Lorsque je ressens les premiers symptômes, il est impérieux que je me repose avant de m’engourdir complètement, avant que la terre ne se mette à boire goutte après goutte mon essence qui s’écoule. Simple capillarité. Elle attend ça depuis si longtemps! Je suis une anomalie. Ceci n’est pas un secret. Une incongruité dans les règles du jeu. La pièce en trop. La pièce délaissée par erreur ou par nécessité. Celle qui n’a plus vraiment sa place sur le grand damier du monde mais qui n’interfère pas avec le cycle des saisons. Celle qui est posée dans la marge. Le moment est passé. L’instant où il aurait été possible de me retirer définitivement. A présent, il est trop tard. Je suis toujours là et nul ne pourra me faire disparaître contre ma volonté. D’ailleurs, qui se souvient comment faire ? Pas même moi. Mais si je m’immobilise, je sais que tout s’arrêtera. Immobile, je suis vulnérable. Immobile, la terre se réappropriera tous les éléments qui composent les fibres de mon être. Jusqu’à ce que ne demeure que mon esprit. Il flânera encore quelques temps au-dessus de ce lieu... Puis il oubliera progressivement ce qui le rattache à ce monde.... Alors je me dissiperai définitivement, à l’image de ce fin panache de fumée qui s’échappe de la cheminée plantée sur le toit du funérarium.
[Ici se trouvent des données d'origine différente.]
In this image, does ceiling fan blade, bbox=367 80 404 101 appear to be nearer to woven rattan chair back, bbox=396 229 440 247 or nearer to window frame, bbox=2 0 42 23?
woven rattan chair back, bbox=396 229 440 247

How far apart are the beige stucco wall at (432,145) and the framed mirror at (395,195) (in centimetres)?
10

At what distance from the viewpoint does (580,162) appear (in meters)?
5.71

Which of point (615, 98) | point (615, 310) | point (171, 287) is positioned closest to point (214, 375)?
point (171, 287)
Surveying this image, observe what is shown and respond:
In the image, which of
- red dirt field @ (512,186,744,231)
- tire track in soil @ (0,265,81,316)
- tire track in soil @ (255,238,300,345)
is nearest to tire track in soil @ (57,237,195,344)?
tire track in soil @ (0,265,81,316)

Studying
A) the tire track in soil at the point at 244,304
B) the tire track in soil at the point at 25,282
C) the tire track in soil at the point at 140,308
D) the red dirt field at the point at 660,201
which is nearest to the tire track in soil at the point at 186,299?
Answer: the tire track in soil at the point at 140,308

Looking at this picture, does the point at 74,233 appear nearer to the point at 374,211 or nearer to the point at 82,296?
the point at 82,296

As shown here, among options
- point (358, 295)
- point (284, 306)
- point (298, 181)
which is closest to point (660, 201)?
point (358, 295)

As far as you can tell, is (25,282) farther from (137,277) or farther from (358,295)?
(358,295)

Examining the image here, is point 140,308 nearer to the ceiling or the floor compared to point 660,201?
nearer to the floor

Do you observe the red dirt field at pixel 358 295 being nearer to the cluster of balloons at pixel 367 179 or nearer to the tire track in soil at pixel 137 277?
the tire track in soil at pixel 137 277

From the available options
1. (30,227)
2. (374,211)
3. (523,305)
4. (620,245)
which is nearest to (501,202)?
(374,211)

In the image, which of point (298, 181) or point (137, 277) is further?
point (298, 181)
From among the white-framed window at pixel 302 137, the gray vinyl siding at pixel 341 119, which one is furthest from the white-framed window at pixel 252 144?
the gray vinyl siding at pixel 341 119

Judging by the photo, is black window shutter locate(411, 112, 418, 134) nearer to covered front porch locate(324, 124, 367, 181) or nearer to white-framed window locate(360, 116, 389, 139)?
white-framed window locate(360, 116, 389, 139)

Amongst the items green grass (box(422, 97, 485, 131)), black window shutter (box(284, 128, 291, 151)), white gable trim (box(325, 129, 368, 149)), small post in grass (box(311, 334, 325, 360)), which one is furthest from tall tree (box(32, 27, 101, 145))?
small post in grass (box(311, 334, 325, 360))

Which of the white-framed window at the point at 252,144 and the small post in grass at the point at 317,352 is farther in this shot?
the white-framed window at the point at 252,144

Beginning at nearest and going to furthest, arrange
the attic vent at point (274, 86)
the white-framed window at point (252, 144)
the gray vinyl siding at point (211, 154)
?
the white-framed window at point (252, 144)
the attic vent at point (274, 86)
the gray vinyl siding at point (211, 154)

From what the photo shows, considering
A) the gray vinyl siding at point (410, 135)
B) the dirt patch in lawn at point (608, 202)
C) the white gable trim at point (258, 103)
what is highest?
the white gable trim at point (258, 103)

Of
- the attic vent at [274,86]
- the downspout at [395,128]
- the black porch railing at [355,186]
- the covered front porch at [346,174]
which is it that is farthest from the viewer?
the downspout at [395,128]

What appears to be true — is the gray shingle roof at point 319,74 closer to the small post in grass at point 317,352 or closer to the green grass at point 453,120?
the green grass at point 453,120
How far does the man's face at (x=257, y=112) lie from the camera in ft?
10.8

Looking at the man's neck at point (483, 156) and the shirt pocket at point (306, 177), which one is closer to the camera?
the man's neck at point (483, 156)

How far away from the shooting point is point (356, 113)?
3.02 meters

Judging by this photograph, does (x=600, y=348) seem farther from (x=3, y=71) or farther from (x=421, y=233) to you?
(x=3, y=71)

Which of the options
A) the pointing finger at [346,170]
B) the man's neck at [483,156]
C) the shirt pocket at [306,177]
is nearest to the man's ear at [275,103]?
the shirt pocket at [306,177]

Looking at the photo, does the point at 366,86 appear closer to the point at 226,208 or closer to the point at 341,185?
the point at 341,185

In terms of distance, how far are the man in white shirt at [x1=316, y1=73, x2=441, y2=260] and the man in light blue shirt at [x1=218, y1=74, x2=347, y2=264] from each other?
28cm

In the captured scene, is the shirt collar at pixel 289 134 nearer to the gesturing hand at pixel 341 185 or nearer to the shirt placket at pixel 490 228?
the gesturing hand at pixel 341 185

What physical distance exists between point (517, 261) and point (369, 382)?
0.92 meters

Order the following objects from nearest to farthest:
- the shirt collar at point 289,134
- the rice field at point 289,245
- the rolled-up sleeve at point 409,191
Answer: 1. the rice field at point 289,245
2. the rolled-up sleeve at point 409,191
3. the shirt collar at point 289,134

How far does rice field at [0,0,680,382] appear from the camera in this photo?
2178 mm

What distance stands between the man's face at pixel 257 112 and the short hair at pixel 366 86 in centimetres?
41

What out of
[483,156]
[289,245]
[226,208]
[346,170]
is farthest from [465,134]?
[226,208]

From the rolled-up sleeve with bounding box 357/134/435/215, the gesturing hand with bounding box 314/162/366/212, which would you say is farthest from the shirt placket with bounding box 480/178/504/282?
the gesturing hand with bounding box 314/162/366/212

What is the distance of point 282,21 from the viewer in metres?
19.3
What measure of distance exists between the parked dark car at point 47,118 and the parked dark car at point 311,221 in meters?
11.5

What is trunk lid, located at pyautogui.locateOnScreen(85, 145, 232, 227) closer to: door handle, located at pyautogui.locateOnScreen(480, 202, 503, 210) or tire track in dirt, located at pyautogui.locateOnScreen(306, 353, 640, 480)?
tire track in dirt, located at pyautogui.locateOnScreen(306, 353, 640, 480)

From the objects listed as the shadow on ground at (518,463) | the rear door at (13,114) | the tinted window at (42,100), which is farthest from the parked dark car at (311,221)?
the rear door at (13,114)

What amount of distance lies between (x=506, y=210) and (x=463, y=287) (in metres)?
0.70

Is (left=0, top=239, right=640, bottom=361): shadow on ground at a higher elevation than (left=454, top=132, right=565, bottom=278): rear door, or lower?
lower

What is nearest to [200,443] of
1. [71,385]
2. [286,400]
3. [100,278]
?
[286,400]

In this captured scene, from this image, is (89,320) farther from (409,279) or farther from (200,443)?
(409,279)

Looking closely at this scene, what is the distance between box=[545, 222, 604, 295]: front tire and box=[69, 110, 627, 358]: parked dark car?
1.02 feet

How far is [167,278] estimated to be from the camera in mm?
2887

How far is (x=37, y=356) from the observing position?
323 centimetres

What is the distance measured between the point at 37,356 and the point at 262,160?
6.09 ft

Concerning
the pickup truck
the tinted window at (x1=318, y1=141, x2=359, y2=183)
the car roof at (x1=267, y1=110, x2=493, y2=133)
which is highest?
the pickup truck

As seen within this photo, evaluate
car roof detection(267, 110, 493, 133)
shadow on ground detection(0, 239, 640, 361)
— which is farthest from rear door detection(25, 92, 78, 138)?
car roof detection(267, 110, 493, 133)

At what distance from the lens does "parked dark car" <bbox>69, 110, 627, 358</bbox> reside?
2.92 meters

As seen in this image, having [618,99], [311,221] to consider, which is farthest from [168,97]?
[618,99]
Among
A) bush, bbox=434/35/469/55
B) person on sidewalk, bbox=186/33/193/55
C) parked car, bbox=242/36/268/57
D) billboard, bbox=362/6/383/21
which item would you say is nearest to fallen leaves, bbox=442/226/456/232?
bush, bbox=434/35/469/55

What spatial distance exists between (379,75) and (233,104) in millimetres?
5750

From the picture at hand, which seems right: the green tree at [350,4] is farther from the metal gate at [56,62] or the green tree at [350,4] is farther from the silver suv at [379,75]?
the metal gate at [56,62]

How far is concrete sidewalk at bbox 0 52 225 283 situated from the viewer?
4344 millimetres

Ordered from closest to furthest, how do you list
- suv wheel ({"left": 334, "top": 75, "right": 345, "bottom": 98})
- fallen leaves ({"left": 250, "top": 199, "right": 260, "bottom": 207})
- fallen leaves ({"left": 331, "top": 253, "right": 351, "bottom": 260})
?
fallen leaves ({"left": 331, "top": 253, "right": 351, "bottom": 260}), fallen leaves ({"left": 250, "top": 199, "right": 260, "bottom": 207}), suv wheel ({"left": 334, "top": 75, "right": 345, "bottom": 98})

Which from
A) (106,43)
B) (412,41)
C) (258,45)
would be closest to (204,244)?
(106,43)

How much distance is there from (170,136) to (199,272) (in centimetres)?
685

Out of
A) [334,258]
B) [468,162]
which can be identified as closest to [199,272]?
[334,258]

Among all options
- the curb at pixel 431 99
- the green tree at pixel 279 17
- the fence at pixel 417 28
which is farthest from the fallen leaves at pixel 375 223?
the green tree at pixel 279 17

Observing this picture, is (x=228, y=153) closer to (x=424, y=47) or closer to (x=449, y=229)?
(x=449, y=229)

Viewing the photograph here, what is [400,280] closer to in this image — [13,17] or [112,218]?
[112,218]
Telle sera ma fin. Pour l’heure, je suis bien où je vis et j’aime ce que je fais. Nul n’y trouve à redire.

Je suis si vieux vous ai-je dit. Pourtant j’évolue tranquillement sur ce coin de terre sans que personne ne s’en étonne. Jamais. Tout change, tout passe... Sauf moi. Ma présence est tacitement admise. Je fais partie intégrante du paysage. Un élément qui ne choque plus. Une ombre familière qui se dresse entre les ombres des grands arbres aux formes étudiées. Une longue silhouette solitaire debout contre la lumière grise. Seule. A l’écart. J’assiste toujours en silence à chaque cérémonie. Je n’en manque aucune. En quelque sorte, c’est l’aboutissement de mon travail. Le point final. J’observe attentivement les visages, les expressions, la façon dont ils se tiennent. Les subtils signaux qu’ils se renvoient les uns les autres. Les manifestations policées et retenues des inimitiés qui n’osent pas se dévoiler complètement. La tristesse par-dessus tout. Cet indéfinissable sentiment de perte et d’abandon. Cette sensation entropique les unit tous en ce moment unique. J’aime ça. Cela me révolte parfois mais je ne suis jamais indifférent à ce qu’ils éprouvent ou, au contraire, à ce qu’ils n’éprouvent pas.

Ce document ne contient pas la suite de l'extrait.